** DATA EXTRACT follows **
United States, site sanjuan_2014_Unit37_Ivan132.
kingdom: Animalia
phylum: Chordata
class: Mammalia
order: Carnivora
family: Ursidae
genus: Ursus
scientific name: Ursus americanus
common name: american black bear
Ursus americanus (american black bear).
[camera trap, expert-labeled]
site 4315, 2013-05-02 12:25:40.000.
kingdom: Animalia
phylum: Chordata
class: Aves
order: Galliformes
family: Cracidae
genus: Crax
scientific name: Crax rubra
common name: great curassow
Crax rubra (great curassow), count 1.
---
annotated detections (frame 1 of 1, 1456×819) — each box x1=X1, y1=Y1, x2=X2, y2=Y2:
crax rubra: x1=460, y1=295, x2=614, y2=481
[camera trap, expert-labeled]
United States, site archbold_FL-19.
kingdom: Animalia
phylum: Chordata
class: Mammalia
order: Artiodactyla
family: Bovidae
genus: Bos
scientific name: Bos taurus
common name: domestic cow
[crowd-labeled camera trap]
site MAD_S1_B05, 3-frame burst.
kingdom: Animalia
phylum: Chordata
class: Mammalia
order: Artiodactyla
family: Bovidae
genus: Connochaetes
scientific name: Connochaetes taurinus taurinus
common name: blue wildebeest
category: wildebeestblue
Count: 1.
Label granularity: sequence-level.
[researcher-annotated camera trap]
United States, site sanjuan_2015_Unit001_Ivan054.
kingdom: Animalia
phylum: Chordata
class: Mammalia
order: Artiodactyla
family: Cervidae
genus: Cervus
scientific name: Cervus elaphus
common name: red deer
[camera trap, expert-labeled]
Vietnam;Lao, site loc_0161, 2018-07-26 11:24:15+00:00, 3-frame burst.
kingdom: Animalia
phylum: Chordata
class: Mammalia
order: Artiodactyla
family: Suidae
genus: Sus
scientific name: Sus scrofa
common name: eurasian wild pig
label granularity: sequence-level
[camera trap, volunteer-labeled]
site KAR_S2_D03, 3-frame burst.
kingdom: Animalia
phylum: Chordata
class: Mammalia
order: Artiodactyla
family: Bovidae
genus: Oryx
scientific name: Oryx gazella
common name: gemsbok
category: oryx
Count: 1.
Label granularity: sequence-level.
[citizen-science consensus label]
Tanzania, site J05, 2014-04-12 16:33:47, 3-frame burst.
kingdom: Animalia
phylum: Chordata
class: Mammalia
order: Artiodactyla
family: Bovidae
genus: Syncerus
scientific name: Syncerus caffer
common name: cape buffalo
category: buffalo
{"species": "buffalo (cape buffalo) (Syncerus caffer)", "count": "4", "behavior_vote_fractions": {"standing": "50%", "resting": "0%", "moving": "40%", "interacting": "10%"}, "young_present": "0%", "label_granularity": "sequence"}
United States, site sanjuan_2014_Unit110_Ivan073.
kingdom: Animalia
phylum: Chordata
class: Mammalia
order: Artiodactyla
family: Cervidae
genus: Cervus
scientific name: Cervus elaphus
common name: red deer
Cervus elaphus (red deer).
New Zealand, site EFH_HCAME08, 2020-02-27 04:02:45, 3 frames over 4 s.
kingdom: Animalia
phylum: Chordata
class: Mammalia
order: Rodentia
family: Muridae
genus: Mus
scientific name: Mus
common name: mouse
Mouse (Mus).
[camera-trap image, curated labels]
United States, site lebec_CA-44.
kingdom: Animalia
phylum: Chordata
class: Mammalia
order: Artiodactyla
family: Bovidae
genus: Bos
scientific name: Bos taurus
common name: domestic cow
** End of DATA EXTRACT **
### HOW TO COMPLETE THIS TASK
With both ends included, please retype exactly the lines from the line containing "[camera-trap image, curated labels]" to the final line of the data.

### ANSWER SPACE
[camera-trap image, curated labels]
United States, site lebec_CA-44.
kingdom: Animalia
phylum: Chordata
class: Mammalia
order: Artiodactyla
family: Bovidae
genus: Bos
scientific name: Bos taurus
common name: domestic cow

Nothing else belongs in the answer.